Essentra discusses the importance of packaging in telling a brand’s story

Published: 26-Sep-2016

Global Design Studio Manager at Essentra Alan Davies discusses the importance of packaging in telling a brand’s story. From the tactile experience down to the opening mechanism of the box, Davies highlights how expressive packaging takes the consumer on a journey of discovery, ensuring that it’s much more than just a means of delivering a product.

The Look of Lux

The role packaging plays in expressing a brand’s narrative is expanding rapidly, particularly within the luxury market. Consumers are becoming more demanding as they shift their purchasing behaviours to brands that align with their values and specific needs, which in turn places greater requirements on brand packaging. Packaging links together the brand promise and the product it contains; articulating the value proposition through the consumer’s experience.

As packaging is often the first physical interaction a consumer has with a product, the impression it gives matters immensely in building a lasting connection.

As a result, packaging enables brand owners to communicate in a unique and personal way with consumers by stimulating the senses. Brands can use packaging to convey their unique proposition through sight and touch, both of which play different roles in conveying the brand proposition:

Visual appeal – Through the sense of sight, companies need to create packaging with designs that are attractive to the consumer yet also align with their perceptions of the brand and the product it encases. The packaging must reflect the brand’s image, convey the message that the brand wants to communicate and create a “wow” moment which persuades the consumer to buy.

Tactile appeal – The package should allow consumers to literally touch the brand. If the brand is high-end, the packaging should feel luxurious and high quality to reflect this positioning.

Structure, opening and use – Lastly the packaging must match the consumers’ expectations of their experience with the product. The brand must consider every aspect of the customers’ interactions with the product, from the start to the end of their consumer journey. The packaging should be easy to open and be able to provide the user with the opportunity to re-use or re-purpose it.

ENGAGE & EXCITE

Sensory engagement as an extension of a brand can be delivered through the use of creative packaging and structural design choices. As a leading global supplier of beauty, food and premium beverage packaging, Essentra is able to apply numerous tools to packaging to allow for expression and engagement, including colour, embossing and debossing, varnishes, foiling, substrate choices, Fresnel lens and structure.

Its new Design Hub provides an end-to-end packaging service, bringing together both manufacturing and creative packaging design. The use of print and patterns, with finishes to create accents and emphasis points, gives the consumer an interesting and engaging product discovery. In addition, varnishes and surface textures can be used to enhance the senses when the customer touches the product, for example, creating the feeling of liquid to indicate hydration.

These tactile effects provide a sensation from the moment of first touch – serving to convey a message about the brand, its prestige and the high-quality product consumers are unveiling.
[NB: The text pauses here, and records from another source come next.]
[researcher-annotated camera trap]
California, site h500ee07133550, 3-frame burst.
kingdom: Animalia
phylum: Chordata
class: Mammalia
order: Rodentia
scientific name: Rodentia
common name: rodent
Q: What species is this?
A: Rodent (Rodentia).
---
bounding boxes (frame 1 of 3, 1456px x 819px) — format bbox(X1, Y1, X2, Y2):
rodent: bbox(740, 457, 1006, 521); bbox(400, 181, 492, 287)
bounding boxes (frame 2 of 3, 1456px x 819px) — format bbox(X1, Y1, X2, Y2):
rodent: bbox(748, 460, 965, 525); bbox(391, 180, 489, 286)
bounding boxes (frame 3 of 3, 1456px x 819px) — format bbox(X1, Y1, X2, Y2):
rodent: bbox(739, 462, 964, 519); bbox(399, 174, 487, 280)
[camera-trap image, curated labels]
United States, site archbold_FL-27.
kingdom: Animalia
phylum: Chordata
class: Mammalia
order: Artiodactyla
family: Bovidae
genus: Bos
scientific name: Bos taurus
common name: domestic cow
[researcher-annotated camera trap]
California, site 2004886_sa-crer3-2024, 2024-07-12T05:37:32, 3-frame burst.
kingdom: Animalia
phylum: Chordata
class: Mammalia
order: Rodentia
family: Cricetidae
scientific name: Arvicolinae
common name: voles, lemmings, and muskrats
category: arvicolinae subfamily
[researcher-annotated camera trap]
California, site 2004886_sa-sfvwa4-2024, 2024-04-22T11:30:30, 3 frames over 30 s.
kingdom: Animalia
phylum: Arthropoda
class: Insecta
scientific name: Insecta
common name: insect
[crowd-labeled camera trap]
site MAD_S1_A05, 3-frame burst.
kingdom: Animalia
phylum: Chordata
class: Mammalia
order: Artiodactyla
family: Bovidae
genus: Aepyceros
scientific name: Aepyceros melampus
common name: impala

Ensuring that the total experience aligns with the expectation created by the brand is a key measure of success – particularly when considering repurchase and the exploration of a brand’s broader product and service offering. This is further enhanced when these luxury products are bought as gifts, as the packaging must not only reflect the brand but also the giver.

GETTING PERSONAL

As is the case in a consumer purchase, the gift packaging will be the first point of contact for the recipient; the packaging must convey the thoughts and emotions behind the gift, displaying the relationship between the giver and receiver. As gifts are often well-considered and meaningful, exchanged between two people that have an existing relationship, the packaging should aim to be more expressive, personal and convey the sentiment. This can be done through individualisation or personalisation such as embossing or printing, for example by adding the recipient’s initials on the box.

Alternatively, gifts can be exchanged between individuals with no pre-existing relationships as a gesture of kindness or tradition. Although these gifts may be a little less personal, the packaging must still express the giver’s emotion and effort they have put into the purchase. This can be conveyed through warmer colours or softer varnishes, such as pearl, satin or soft-touch.

EXPRESS YOURSELF

Expressive packaging is becoming increasingly important as brands must convey their individual messaging in the current hyper-competitive market, particularly as consumers are becoming more perceptive. Through creative packaging that engages more than one sense, brands can enhance the customer experience and evoke a more high-end luxury feel. Packaging should aim to invite consumers to interact with the packaging in multiple ways, ensuring consumers perceive it as more than just a means of delivering a product.